* **GOAL OF THE EXERCISE**: Gather every line of the entries below that contains the word "Aktivitási", matching case exactly, and copy each of those lines in full.

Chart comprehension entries

══════════

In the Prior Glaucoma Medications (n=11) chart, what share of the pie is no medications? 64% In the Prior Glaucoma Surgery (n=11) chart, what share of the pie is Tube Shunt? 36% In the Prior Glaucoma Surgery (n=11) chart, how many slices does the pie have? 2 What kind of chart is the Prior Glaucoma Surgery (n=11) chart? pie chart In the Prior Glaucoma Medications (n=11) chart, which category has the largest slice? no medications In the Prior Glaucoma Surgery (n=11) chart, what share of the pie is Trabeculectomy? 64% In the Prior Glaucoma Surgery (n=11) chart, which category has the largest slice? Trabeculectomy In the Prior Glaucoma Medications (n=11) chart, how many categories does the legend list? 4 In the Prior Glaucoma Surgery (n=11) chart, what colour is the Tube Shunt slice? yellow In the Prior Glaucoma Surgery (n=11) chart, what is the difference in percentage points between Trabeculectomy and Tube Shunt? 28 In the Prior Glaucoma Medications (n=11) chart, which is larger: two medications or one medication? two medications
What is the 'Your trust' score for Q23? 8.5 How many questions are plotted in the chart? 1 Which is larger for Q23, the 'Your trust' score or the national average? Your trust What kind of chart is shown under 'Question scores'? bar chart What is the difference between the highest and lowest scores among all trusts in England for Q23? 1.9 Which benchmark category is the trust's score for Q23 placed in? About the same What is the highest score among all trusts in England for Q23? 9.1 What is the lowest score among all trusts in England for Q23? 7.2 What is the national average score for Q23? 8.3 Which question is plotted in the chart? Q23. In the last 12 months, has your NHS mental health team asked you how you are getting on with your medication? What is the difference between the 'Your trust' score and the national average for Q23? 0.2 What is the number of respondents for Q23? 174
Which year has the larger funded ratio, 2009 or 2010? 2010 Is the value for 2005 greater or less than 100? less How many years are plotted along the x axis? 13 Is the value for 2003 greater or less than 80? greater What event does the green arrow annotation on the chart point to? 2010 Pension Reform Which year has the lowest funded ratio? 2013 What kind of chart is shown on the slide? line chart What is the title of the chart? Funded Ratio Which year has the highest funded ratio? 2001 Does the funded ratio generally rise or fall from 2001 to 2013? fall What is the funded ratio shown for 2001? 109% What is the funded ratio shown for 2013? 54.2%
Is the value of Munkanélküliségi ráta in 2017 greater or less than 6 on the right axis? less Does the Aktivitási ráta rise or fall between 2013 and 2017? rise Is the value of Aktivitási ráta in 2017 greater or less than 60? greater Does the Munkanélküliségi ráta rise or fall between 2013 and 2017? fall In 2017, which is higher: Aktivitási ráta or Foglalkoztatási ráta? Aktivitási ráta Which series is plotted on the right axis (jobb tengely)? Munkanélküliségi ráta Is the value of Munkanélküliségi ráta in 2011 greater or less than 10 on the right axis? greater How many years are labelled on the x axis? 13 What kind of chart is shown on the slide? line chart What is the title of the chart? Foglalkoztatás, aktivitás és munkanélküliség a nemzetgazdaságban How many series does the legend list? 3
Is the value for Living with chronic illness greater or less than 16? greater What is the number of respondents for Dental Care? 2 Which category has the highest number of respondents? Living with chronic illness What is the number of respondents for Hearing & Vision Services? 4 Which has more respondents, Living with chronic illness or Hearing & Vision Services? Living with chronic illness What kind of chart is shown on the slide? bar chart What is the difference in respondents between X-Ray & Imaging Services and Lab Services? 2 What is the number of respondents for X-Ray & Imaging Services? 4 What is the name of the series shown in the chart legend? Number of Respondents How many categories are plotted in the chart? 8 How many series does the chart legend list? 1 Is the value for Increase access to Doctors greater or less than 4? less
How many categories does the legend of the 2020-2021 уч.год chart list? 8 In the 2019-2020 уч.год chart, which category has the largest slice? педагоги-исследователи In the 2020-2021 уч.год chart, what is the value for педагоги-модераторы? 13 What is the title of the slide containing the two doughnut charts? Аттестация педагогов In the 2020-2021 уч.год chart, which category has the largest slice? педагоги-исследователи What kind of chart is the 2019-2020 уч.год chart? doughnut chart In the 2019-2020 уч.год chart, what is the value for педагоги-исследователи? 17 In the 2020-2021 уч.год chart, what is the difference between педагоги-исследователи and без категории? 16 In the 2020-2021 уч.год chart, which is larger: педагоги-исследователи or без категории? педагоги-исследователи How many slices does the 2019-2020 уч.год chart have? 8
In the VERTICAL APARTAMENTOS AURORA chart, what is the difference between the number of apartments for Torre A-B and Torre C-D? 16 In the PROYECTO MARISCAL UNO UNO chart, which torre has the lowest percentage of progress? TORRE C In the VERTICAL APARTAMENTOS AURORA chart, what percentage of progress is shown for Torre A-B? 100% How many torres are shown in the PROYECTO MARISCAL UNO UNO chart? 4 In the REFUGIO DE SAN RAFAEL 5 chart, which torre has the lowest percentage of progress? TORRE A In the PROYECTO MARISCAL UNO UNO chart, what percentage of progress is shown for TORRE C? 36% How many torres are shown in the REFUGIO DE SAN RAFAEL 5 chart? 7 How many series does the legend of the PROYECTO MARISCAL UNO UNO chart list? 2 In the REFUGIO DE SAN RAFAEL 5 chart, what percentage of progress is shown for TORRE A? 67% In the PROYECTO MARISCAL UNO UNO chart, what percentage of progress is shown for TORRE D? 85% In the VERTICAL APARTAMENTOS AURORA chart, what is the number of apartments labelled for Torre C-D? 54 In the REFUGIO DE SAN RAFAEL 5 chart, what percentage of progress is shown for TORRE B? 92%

══════════

* **RESPONSE**:
Is the value of Munkanélküliségi ráta in 2017 greater or less than 6 on the right axis? less Does the Aktivitási ráta rise or fall between 2013 and 2017? rise Is the value of Aktivitási ráta in 2017 greater or less than 60? greater Does the Munkanélküliségi ráta rise or fall between 2013 and 2017? fall In 2017, which is higher: Aktivitási ráta or Foglalkoztatási ráta? Aktivitási ráta Which series is plotted on the right axis (jobb tengely)? Munkanélküliségi ráta Is the value of Munkanélküliségi ráta in 2011 greater or less than 10 on the right axis? greater How many years are labelled on the x axis? 13 What kind of chart is shown on the slide? line chart What is the title of the chart? Foglalkoztatás, aktivitás és munkanélküliség a nemzetgazdaságban How many series does the legend list? 3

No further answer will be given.